**Given records**:
·····
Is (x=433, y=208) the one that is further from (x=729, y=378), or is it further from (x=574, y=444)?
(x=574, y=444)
·····
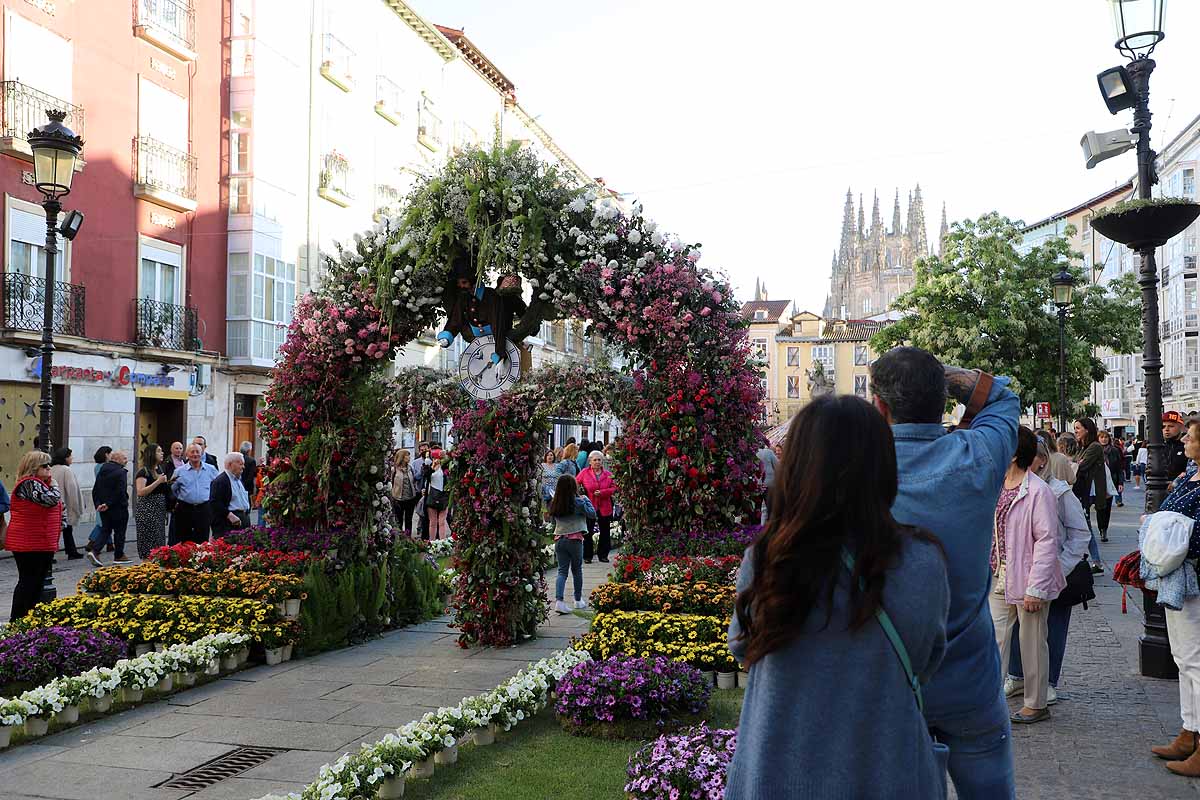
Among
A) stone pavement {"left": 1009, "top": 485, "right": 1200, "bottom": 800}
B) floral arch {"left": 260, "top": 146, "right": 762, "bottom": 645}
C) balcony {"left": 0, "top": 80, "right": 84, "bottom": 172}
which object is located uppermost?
·····
**What you need to do**: How many lines of the entries above contain the string "left"? Reply with the number alone.

**Response to the task**: 3